Ok, so I have another question about correct or authenticity. 

Which engine can or should I use to pull each of these cars with ? 


I have (1) LGB Heavy Duty Reel Car Number click here ---> 42580 - what can I pull this with ?, and try to maintain some sort of actual depiction of what would be done in real life. 

I have another Heavy Duty Recessed car, this one with the Trafo-Union transformer load on it. I am thinking these are cars used in the European market, can anyone help me choose an engine to pull these with. Ideally, if I can use one engine to pull both, and still be accurate.
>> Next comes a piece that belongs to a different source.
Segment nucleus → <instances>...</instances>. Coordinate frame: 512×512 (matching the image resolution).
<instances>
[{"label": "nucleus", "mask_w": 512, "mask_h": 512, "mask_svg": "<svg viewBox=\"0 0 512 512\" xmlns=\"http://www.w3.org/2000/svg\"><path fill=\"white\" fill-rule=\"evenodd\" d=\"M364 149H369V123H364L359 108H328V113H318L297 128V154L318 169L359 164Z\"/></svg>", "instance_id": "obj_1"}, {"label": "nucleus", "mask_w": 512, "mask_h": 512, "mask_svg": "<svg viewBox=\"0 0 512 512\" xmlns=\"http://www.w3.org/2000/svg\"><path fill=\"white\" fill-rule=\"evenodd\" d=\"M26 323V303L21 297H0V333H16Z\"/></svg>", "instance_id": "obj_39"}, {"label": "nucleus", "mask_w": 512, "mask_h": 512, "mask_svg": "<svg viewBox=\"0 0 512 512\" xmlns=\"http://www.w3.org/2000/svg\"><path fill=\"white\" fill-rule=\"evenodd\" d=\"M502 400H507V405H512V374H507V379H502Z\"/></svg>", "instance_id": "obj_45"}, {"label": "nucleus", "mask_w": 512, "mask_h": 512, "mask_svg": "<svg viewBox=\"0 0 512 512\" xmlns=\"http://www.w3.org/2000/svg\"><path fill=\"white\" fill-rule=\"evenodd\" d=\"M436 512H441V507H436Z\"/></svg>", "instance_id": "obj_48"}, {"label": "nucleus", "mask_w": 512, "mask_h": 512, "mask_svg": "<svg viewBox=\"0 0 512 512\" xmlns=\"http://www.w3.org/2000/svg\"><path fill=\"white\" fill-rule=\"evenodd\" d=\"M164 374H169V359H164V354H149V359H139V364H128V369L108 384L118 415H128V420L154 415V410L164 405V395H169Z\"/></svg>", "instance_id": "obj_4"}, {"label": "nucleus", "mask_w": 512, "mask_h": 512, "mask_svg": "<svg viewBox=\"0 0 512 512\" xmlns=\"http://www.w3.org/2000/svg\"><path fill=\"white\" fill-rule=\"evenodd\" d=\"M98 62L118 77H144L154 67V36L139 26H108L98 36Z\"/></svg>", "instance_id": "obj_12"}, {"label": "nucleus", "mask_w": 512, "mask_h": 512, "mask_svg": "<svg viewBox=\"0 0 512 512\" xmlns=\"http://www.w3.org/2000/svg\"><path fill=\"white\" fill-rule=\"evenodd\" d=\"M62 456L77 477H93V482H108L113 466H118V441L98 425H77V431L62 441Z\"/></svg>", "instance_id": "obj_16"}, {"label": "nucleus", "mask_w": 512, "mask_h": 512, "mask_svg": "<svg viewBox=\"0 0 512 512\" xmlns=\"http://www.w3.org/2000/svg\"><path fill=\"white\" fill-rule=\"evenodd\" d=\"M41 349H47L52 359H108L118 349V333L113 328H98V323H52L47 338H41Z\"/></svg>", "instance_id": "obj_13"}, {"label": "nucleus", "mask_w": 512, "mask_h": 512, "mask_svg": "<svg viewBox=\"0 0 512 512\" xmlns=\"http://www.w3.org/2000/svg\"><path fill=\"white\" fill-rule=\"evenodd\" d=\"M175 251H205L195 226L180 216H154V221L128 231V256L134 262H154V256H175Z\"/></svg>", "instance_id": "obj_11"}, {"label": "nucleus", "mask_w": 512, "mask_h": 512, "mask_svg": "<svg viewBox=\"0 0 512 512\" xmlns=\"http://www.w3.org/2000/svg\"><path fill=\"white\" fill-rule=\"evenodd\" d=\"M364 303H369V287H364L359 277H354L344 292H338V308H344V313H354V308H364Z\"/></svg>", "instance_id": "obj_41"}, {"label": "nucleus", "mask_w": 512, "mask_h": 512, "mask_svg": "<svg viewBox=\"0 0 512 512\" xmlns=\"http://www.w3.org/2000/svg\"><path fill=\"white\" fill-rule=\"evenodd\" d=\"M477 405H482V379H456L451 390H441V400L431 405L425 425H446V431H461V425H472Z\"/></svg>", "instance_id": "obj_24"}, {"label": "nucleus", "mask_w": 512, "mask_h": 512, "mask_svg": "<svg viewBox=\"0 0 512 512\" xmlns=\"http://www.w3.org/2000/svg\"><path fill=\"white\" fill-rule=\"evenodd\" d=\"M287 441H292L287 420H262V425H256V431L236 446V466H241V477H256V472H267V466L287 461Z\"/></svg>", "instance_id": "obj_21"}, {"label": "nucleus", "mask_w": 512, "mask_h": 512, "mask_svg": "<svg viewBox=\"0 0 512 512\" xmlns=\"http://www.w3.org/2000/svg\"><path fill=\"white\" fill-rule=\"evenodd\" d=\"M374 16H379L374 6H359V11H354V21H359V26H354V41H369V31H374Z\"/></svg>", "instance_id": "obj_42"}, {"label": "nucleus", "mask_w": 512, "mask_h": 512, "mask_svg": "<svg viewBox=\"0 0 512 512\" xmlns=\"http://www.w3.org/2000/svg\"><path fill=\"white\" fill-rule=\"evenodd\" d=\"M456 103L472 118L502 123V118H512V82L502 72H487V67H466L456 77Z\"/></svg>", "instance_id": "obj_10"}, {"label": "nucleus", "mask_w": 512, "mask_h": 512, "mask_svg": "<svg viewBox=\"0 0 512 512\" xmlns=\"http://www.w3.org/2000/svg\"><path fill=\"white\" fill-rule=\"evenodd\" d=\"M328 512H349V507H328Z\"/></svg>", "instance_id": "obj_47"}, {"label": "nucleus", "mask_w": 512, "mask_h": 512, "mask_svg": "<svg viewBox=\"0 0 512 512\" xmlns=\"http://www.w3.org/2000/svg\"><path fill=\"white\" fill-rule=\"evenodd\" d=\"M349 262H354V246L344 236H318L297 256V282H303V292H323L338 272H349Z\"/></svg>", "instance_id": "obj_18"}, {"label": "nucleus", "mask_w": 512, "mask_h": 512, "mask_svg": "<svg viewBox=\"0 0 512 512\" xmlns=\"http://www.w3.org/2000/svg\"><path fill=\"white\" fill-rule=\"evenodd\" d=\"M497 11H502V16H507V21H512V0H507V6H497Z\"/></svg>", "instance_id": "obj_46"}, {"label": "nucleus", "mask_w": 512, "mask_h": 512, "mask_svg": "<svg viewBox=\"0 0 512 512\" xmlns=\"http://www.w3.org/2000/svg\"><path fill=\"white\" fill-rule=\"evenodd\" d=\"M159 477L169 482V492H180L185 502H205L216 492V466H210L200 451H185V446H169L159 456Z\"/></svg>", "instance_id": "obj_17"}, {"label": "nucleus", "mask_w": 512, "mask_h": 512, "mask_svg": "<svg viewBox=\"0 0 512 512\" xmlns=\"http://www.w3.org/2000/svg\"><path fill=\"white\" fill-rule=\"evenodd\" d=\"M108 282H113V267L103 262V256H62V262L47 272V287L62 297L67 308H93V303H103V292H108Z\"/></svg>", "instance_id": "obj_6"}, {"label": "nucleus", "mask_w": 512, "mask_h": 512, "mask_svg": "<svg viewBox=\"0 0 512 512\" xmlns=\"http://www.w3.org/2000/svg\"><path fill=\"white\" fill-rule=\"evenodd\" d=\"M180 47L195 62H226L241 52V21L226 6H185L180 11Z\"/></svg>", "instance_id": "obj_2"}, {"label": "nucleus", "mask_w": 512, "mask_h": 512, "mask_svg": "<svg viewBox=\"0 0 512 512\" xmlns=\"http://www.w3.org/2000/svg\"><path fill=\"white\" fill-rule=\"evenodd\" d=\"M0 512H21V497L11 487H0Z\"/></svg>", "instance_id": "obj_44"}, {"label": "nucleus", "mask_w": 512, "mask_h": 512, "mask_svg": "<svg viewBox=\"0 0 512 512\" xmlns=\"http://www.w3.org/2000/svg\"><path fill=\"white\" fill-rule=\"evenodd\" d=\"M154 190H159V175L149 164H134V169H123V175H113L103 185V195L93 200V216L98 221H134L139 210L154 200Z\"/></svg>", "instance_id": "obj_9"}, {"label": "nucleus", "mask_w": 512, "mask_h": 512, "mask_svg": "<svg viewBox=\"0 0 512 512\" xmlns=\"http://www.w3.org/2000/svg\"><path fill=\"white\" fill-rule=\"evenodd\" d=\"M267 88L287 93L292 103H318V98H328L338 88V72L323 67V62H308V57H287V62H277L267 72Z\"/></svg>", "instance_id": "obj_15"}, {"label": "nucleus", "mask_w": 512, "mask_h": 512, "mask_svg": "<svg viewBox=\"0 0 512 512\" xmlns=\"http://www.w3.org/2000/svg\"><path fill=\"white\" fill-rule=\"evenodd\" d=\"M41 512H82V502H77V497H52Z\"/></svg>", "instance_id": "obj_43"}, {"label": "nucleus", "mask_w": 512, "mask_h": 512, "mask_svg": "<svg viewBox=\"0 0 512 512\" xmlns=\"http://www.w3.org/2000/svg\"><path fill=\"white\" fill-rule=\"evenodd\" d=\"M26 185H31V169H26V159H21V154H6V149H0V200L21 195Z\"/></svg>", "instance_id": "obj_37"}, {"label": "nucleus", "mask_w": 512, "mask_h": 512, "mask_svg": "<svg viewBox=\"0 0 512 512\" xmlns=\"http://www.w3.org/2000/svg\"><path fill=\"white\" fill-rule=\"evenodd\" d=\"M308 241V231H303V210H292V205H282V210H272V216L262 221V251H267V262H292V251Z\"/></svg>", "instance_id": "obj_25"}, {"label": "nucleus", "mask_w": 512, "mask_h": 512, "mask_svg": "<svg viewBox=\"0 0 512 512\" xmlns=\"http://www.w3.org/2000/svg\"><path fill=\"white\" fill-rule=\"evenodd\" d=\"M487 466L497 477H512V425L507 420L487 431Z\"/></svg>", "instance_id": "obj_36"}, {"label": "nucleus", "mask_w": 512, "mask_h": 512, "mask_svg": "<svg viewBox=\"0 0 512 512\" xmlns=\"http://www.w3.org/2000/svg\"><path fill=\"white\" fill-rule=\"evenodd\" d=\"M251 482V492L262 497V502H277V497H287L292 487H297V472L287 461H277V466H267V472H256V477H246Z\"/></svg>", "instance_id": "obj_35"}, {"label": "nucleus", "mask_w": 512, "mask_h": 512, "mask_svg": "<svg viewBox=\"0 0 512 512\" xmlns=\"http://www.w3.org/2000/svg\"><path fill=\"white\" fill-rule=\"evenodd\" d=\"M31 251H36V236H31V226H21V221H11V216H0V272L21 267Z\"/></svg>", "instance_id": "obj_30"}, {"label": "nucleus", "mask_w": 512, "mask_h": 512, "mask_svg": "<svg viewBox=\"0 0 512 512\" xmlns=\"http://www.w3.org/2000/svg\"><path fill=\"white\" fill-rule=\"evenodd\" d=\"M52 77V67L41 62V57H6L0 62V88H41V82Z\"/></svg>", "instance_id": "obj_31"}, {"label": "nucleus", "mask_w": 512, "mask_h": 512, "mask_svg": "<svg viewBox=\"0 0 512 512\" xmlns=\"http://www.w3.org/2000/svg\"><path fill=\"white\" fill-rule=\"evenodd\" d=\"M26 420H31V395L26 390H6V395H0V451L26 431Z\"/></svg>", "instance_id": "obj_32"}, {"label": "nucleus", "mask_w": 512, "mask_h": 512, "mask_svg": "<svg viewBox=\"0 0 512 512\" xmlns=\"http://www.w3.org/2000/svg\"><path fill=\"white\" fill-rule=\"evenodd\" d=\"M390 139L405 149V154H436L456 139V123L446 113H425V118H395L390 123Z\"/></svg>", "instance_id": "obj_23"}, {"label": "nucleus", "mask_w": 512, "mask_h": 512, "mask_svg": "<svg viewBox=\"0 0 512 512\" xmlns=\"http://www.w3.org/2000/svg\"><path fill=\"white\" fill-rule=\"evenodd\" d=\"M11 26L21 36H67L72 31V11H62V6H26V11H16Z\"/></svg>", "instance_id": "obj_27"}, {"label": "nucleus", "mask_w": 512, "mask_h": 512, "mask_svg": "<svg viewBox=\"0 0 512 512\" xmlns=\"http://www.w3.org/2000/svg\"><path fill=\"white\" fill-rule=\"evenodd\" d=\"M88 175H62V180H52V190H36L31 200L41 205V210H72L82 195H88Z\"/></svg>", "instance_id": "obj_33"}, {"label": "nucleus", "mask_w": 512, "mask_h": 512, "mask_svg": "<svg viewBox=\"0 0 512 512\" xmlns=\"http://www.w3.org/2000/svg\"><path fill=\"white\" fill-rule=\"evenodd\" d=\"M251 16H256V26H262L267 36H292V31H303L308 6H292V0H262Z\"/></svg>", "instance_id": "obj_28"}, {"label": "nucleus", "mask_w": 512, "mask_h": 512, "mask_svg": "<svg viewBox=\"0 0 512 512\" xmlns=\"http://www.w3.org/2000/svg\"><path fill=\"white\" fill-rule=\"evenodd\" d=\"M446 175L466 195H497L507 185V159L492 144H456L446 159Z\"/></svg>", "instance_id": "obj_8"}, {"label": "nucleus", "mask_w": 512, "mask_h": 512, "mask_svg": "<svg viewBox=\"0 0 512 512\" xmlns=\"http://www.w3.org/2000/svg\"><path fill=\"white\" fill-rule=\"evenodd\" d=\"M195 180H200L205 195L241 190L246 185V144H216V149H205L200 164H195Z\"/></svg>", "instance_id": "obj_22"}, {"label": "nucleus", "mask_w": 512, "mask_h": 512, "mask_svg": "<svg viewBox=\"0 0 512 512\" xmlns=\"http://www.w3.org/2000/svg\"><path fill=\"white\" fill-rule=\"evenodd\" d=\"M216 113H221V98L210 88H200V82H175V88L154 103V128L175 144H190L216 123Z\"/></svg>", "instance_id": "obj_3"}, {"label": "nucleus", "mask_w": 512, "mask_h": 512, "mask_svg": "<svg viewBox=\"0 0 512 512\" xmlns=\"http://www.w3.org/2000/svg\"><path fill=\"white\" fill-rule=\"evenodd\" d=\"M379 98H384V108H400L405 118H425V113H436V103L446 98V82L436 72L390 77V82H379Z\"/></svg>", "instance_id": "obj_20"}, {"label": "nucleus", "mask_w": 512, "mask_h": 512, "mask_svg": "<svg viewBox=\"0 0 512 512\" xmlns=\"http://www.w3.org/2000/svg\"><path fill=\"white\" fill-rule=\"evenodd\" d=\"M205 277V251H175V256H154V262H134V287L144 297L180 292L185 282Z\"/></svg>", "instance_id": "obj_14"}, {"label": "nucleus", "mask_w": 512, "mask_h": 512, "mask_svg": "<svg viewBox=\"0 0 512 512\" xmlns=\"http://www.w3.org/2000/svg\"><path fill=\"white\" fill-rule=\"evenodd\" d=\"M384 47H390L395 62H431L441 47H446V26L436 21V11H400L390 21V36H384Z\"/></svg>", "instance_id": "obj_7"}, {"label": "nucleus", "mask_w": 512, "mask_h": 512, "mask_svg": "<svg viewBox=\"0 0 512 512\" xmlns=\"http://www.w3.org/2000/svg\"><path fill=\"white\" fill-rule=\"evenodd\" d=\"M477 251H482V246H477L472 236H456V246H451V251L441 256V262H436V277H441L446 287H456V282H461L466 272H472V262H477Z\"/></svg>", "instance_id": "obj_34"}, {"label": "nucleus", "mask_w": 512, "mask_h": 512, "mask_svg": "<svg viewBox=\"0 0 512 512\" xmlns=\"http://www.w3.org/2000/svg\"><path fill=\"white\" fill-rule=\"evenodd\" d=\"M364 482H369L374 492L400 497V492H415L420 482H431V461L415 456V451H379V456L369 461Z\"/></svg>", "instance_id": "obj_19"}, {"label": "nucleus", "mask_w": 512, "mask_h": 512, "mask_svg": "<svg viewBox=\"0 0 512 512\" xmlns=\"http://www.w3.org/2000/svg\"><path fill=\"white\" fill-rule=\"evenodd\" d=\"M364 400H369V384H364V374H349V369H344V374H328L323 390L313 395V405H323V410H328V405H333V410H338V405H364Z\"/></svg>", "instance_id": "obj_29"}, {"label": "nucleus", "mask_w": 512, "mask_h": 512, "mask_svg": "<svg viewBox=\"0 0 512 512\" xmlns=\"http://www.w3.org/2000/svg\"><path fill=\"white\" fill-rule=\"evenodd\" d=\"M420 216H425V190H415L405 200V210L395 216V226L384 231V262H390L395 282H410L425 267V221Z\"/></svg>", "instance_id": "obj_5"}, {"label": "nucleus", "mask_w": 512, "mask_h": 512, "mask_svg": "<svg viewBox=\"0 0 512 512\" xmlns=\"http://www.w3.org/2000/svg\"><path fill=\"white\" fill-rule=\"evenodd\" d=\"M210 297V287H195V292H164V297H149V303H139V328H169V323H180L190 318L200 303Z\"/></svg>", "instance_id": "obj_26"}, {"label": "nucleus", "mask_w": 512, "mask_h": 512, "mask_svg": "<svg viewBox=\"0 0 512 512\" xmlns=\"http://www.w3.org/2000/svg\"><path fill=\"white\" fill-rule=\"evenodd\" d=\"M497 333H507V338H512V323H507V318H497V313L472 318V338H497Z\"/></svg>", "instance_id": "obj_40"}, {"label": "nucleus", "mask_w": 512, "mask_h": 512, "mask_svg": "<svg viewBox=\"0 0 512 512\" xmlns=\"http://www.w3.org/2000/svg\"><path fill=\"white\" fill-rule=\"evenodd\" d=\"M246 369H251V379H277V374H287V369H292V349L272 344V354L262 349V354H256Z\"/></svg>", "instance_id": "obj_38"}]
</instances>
Any help or advice would be great !


Thank You,
Brett


----------



## Scottychaos (Jan 2, 2008)

Brett, 
thats a rather "modern" piece of rolling stock..almost certainty standard gauge, 
(although considering its LGB, it could be European meter gauge)..but I doubt it, probably standard gauge. 
the actual prototype is likely European, but there are very similar looking cars in the USA, so the exact "county of origin" 
isnt terribly important..it could easily pass for a US freight car. 

Basically any 1/29 or 1/32 scale diesel would look fine pulling such a car.. 
industrial switchers too.. 
anything 1960 to 2011 era would look fine and plausible. 

Scot


----------



## krs (Feb 29, 2008)

Typically standard gauge as Scot mentioned, but the Austrian Zillertalbahn, narrow gauge 760mm, has a couple which look pretty close to the LGB one:











and the RhB in Switzerland, narrow gauge at 1000mm, has quite a few like this but with 6-axles rather than 8 as the LGB model.











Which locos do you have?
You obviously don't want a passenger loco pulling these but any freight loco of reasonable size and power is game I think.


Knut


----------



## chuck n (Jan 2, 2008)

It looks as if it has a single buffer in the center of the end beam. That argues for a European narrow gauge car. I think that any of the LGB narrow gauge engines would do, either RHB or one of the Austrian engines.. Probably anything larger than a 0-4-0 Stanz type engine.

Chuck


----------



## Merlin83 (Sep 23, 2011)

Hello,

Ok the only engines I have are the LGB Alco Santa Fe in the Blue Bonnet color scheme and another LGB F7A in Santa Fe WarBonnet. Pretty much figured those would not be proper engines.


What I have gathered from the responses (thank you by the way) is the RhB type of engine could pull it, if that is the case is there any specific engine people would recommend over another ?

Any additional help would be great, sorry to be so picky - but I always want be as realistic as possible with the look of my train set-ups.

Thank You,
Brett


----------